Quote the text of all the entries below word for word, omitting the pictures from your answer.
---- DATA SUPPLIED
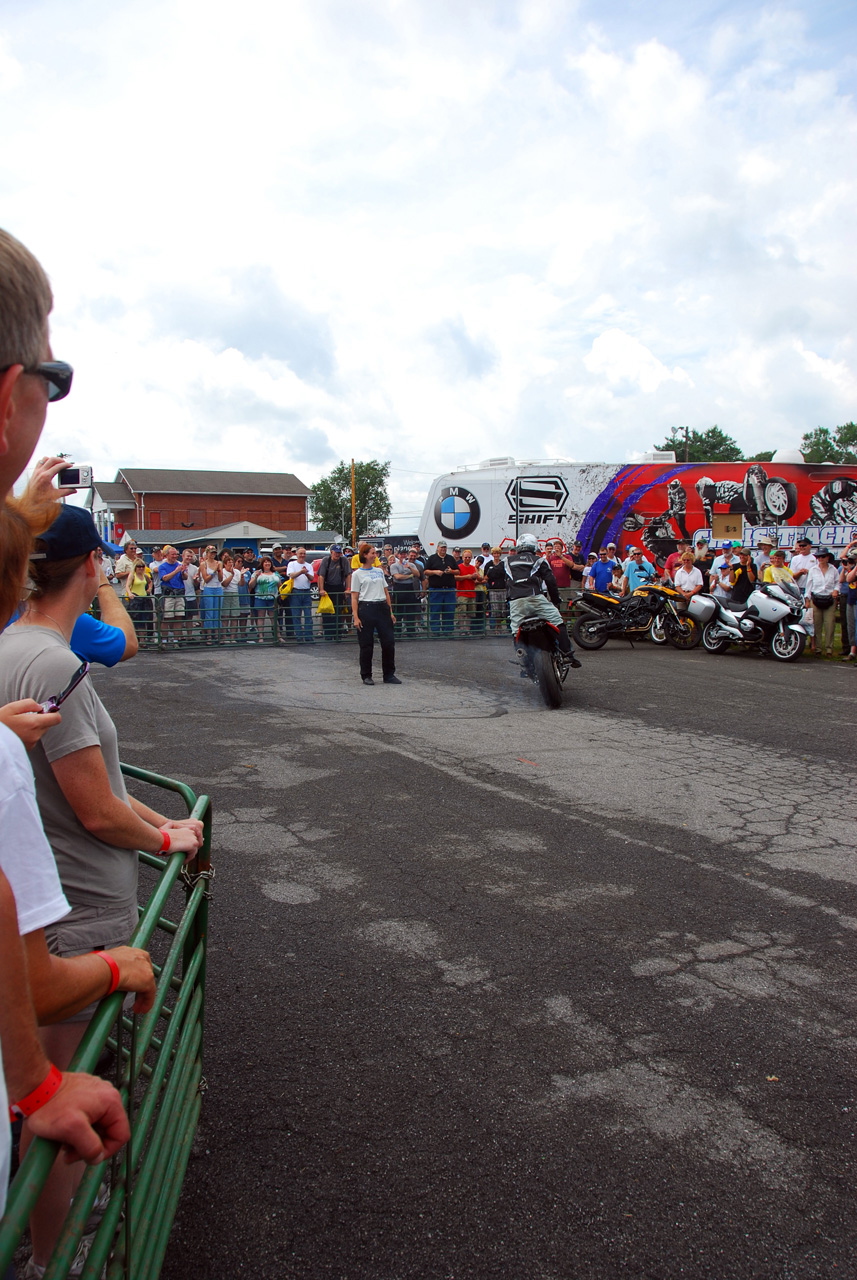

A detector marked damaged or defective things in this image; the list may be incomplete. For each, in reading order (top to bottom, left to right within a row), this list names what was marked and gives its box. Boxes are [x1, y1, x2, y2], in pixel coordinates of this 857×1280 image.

cracked asphalt [90, 634, 854, 1274]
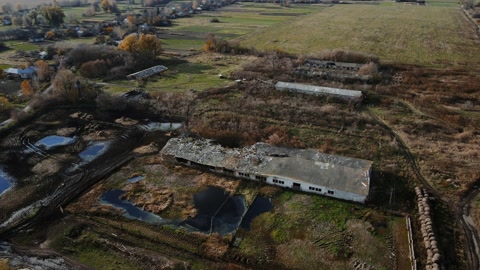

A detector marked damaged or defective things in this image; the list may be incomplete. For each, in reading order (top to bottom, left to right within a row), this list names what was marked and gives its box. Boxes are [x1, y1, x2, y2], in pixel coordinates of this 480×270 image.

damaged roof [161, 138, 372, 195]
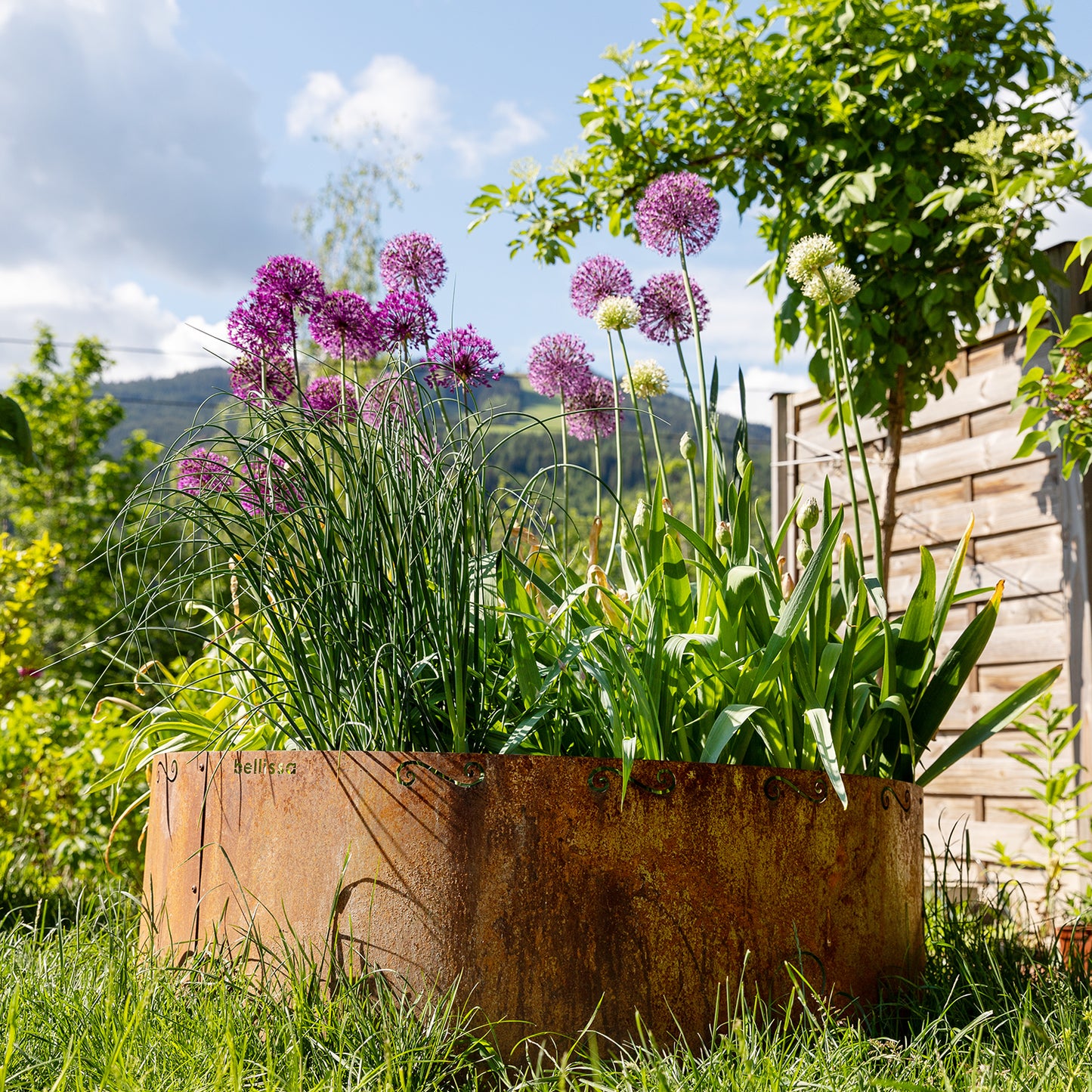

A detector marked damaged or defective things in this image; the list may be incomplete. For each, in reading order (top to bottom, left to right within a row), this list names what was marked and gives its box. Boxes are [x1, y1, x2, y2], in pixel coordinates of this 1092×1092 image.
--------
#### FINAL ANSWER:
A detector marked damaged or defective things in this image; the list may be incomplete. For each, in reading order (top to bottom, left to right within a row), this list names what was marked and gives its box. Boxes are [x1, y1, x2, y2], in pixel coordinates of this 857×1280 image.

cracked asphalt [90, 634, 854, 1274]

A detector marked damaged or defective things in this image; the list may be incomplete. For each, in reading order (top to bottom, left to right within a row), this list names what was marked and gives its box. Boxes are [x1, y1, x2, y2], in pixel coordinates of this 480×270 image.

damaged roof [161, 138, 372, 195]

A detector marked damaged or defective things in this image; the list may be incomplete. For each, in reading order (top to bottom, left to right within a row), this list names what was marked and gives its box. Boxes are [x1, y1, x2, y2], in pixel coordinates of this 1092×1092 image.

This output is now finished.